Jordan's World Cup debut ended against Messi and Argentina. Back home, the Dead Sea keeps vanishing at one meter a year, largely unnoticed.

Lionel Messi did what Lionel Messi does. With Argentina already through to the knockout rounds and top spot in Group J secured, Lionel Scaloni made nine changes and left his captain on the bench to start. It did not matter. Messi came on, scored his sixth goal of the tournament with a trademark free kick ten minutes from time, and sealed a 3-1 win that extended his own all-time World Cup scoring record to nineteen goals and the first player ever to score in seven consecutive World Cup matches. Jordan, playing in their first-ever World Cup, pulled a goal back through Mousa Al Tamari and exited the tournament having scored in all three of their group games, a genuine point of pride for a nation that had never before set foot on football's biggest stage.

That ending, bittersweet for Jordan but rich with history for both sides, drew the kind of global attention a country of roughly 11 million people rarely receives. Television cameras, broadcast commentary and social media chatter spent weeks introducing the world to a footballing nation most casual fans had never previously considered. A few hundred kilometers from where many of those Jordanian players grew up, a body of water that has existed for roughly three million years is disappearing at a rate of more than a meter every single year, and almost none of that same global attention has ever found its way there.

What Jordan's World Cup Run Actually Meant

There is no understating what Jordan's qualification represented for the country itself. This was the first time in the kingdom's history that its national team reached the World Cup at all, achieved through a playoff run that finally delivered something Jordanian football had chased for decades. Striker Ali Olwan scored the country's first-ever World Cup goal in the opening match against Austria, and the team found the net in every single group fixture, including Al Tamari's goal against Argentina in the final group match, a feat that head coach Jamal Sellami and his players treated as a source of genuine pride even as the tournament ended without a win.

For a country that spends most years receiving international attention only in the context of regional conflict, refugee crises, or its position as a stable but resource-constrained neighbor to far larger and more turbulent states, a World Cup debut offered something rare: a story about Jordan that had nothing to do with crisis management. Midfielder Mohannad Al Rawabdeh said simply that the squad was proud of what it had accomplished, a sentiment echoed across Jordanian media coverage that treated the tournament less as a disappointment and more as a historic beginning.

• **Stored data**
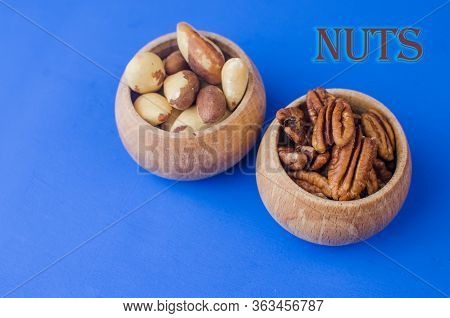 Pekan And Brazil Nuts On Blue Background. Healthy Food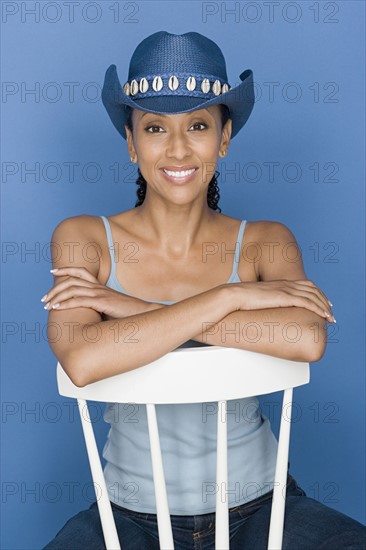 Portrait of mid adult woman sitting on white chair, wearing blue cowboy hat. Photo : Rob Lewine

• **Aim of the task**
Continue the article about Jordan's World Cup debut and the shrinking Dead Sea, starting right after its last sentence.

• **Answer box**
The Sea That Is Disappearing in Plain Sight

While the world's cameras were briefly pointed at Jordan's footballers, a genuinely catastrophic environmental story has continued unfolding largely outside the spotlight, on the very border the kingdom shares with Israel and the occupied Palestinian territories. The Dead Sea, the lowest point on the surface of the Earth, is shrinking at a rate that scientists describe as both extreme and accelerating. Current monitoring places the lake's surface at roughly 430 to 440 meters below sea level, having fallen from approximately 395 meters below sea level in 1930, a drop of more than 40 meters in under a century. The rate of decline has not been constant. It dropped just 17 centimeters per year between 1930 and 1973, but accelerated to 62 centimeters per year through the late 1970s and roughly 79 centimeters per year by the 1990s, with recent monitoring placing the current rate at approximately one to 1.2 meters of decline annually.

The visible consequences of this decline are dramatic. The Dead Sea has lost roughly a third of its total surface area since 1960, shrinking from approximately 950 square kilometers to considerably less than that figure today. Along the western shore, the lake's retreat has exposed underlying salt layers that fresh groundwater then dissolves, destabilizing the ground above and triggering sinkholes, more than 6,000 of which have opened since the 1980s alone. Hotels and tourist facilities along the Jordanian and Israeli shorelines have had to extend walkways and add shuttle services simply to reach water that keeps retreating farther from where it used to sit.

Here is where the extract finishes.